Wielu właścicieli fotowoltaiki zapłaci podatek, mało kto o tym wie. Przepisy mówią jasno

Wczoraj minął termin zapłaty pierwszej raty podatku od nieruchomości za 2025 rok. Od stycznia daniną objęte są także elektrownie fotowoltaiczne. Okazuje się jednak, że tylko niektórzy będą w tym roku musieli zapłacić za posiadanie paneli. Wiemy, kto w najbliższych dniach może spać spokojnie. Oto szczegóły.
Wielkie zmiany w płaceniu podatku od nieruchomości
Podatek od nieruchomości to danina, która dotyczy wielu milionów Polaków, którzy są właścicielami gruntów, budynków czy mieszkań. Należy jednak pamiętać, że pod uwagę brane są również części budynków oraz budowle, czyli obiekty, które nie są budynkami, lub ich części związane są z prowadzeniem działalności gospodarczej. Podatek od nieruchomości płacą zwykle osoby fizyczne, osoby prawne, jednostki organizacyjne, a także spółki, które nie posiadają osobowości prawnej.
Należy pamiętać, że osoby fizyczne opłacają wspomniany podatek ratalnie. Ma to miejsce w terminach do 15 marca, 15 maja, 15 września i 15 listopada danego roku.
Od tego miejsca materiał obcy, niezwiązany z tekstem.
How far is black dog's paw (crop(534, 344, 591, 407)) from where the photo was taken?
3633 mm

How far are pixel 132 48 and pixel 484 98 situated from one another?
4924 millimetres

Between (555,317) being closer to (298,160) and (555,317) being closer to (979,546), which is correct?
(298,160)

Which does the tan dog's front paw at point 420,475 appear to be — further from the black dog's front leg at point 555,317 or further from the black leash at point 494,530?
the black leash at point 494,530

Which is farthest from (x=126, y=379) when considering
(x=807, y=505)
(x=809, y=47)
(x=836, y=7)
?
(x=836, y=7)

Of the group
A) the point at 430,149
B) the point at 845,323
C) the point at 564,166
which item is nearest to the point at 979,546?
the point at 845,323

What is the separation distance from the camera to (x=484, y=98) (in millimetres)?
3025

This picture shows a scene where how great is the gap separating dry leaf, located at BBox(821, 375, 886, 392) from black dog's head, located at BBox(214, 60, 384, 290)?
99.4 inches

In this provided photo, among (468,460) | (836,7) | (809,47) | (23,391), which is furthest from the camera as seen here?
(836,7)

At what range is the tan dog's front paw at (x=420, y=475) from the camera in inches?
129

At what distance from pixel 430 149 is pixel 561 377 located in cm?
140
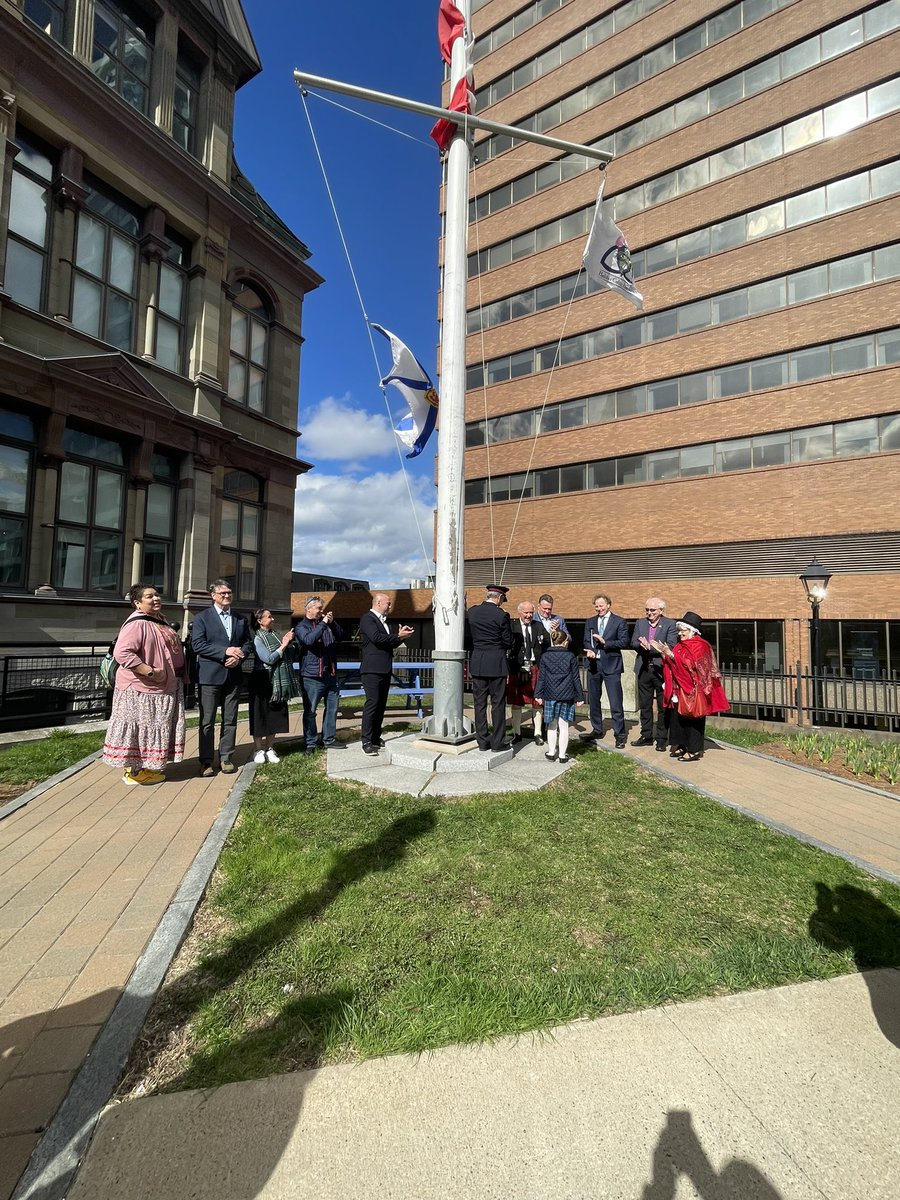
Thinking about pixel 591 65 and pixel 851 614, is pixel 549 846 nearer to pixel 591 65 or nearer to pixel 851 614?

Samą wysokość daniny ustala w specjalnej decyzji organ podatkowy właściwy ze względu na miejsce położenia przedmiotów opodatkowania. Chodzi więc o wójtów, burmistrzów oraz prezydentów miast.
W tym roku doszło jednak do zmian w przepisach ustawy o podatkach i opłatach lokalnych. Z tego powodu urządzenia techniczne, takie jak m.in. elektrownia fotowoltaiczna, są objęte daniną od nieruchomości. W związku z minioną datą pierwszej raty sprawdzamy, którzy właściciele paneli fotowoltaicznych będą musieli zapłacić. Oto szczegóły.
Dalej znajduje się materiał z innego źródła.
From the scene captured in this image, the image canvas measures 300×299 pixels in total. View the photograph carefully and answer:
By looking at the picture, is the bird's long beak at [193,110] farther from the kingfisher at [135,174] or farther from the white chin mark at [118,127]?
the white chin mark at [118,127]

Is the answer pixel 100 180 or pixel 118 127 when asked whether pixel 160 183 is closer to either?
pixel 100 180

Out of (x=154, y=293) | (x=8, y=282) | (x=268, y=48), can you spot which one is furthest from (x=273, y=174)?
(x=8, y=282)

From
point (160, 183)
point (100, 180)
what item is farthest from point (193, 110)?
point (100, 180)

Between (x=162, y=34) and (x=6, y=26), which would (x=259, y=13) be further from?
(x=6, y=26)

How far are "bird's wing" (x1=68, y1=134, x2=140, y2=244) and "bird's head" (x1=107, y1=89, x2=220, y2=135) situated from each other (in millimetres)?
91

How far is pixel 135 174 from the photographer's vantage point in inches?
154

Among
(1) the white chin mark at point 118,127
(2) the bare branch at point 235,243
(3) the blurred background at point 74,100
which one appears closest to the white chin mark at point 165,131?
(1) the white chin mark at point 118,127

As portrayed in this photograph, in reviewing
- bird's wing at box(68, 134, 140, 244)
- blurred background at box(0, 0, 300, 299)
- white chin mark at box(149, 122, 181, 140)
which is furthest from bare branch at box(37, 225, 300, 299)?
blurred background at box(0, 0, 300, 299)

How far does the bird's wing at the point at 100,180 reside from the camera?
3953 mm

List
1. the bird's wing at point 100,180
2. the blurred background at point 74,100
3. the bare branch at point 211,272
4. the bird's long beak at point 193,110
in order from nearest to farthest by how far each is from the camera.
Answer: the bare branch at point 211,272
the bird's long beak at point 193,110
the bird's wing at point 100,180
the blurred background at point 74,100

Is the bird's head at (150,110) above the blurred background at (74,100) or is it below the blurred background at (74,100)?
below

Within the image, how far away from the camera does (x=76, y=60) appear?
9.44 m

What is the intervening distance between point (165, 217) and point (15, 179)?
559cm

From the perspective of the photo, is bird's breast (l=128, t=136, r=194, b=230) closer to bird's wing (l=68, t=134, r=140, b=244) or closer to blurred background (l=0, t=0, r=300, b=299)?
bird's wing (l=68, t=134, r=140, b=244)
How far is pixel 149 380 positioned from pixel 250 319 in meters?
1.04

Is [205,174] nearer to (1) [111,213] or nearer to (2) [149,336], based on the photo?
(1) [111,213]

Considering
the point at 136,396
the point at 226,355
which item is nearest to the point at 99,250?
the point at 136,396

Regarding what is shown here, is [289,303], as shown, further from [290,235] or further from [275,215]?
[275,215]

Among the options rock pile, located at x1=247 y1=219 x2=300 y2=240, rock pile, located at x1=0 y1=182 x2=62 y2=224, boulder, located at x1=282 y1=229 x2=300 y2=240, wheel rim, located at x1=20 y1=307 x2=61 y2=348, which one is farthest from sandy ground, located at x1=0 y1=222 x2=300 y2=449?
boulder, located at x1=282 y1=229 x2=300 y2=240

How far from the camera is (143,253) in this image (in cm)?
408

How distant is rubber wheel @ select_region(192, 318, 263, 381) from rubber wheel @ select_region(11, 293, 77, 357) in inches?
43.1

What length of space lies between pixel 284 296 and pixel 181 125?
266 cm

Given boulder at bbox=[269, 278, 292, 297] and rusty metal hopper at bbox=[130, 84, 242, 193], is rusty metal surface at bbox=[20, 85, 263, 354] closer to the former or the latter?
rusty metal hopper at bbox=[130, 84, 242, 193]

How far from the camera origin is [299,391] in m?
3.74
Dalsza część artykułu pod zdjęciem.

Czy za fotowoltaikę trzeba zapłacić podatek od nieruchomości?
Nowe prawo weszło w życie 1 stycznia 2025 roku na mocy zmienionych przepisów o podatkach i opłatach lokalnych. Wynika z niego, że urządzenia techniczne takie jak m.in. elektrownia wiatrowa, elektrownia fotowoltaiczna, biogazownia rolnicza, kocioł, piec przemysłowy czy magazyn energii podlegają opodatkowaniu w ramach daniny od nieruchomości.
Z końcem 2024 r. wygasły bowiem wcześniejsze definicje budynku i budowli - czytamy.
ZOBACZ: Ważne zmiany w zasiłku pogrzebowym. Wiadomo, o ile wzrośnie świadczenie, jest kluczowa data
Jest to efekt wyroku Trybunału Konstytucyjnego z 4 lipca 2023 roku, gdzie podkreślono, że zawierający definicję budowli art. 1a ust. 1 pkt 2 ustawy z 1991 r. o podatkach i opłatach lokalnych był niezgodny z Konstytucją. Z tego powodu konieczne okazało się wprowadzenie nowych definicji, co naturalnie zrodziło pytania, czy “części niebudowlane” budowli lub urządzenia techniczne z nią związane również muszą być brane pod uwagę podczas płacenia podatku.
Od czasu przyjęcia nowej ustawy budzi ona spore wątpliwości głównie wśród posiadaczy paneli fotowoltaicznych. Wielu z nich zastanawia się bowiem, czy od 2025 roku muszą oni zapłacić opisywany podatek. Sprawie postanowił się przyjrzeć jeden z portali branżowych. Wiemy, kogo dotyczy nowa danina.
Podatek płaci się od konkretnych elementów budowlanych
Sprawę zbadać postanowił serwis Forsal.pl. Z analiz dziennikarzy portalu wynika, że w przypadku elektrowni fotowoltaicznej zamontowanej na prywatnej posesji i wykorzystywanej na prywatne potrzeby nie ma obowiązku podatkowego. Pojawia się ona natomiast w przypadku paneli związanych z prowadzeniem działalności gospodarczej.
Jednak podlegają one opodatkowaniu jako budowle w części niebędącej budynkiem i wyłącznie w zakresie ich części budowlanych - tłumaczy serwis.
Z analiz Forsal.pl wynika więc, że przedsiębiorcy nie zapłacą podatku od paneli, ale od elementów budowlanych, na których są one posadowione. Chodzi między innymi o fundamenty czy konstrukcje wsporcze. Podsumowując, właściciele instalacji wykorzystywanych na potrzeby prywatne mogą po 15 marca spać spokojnie.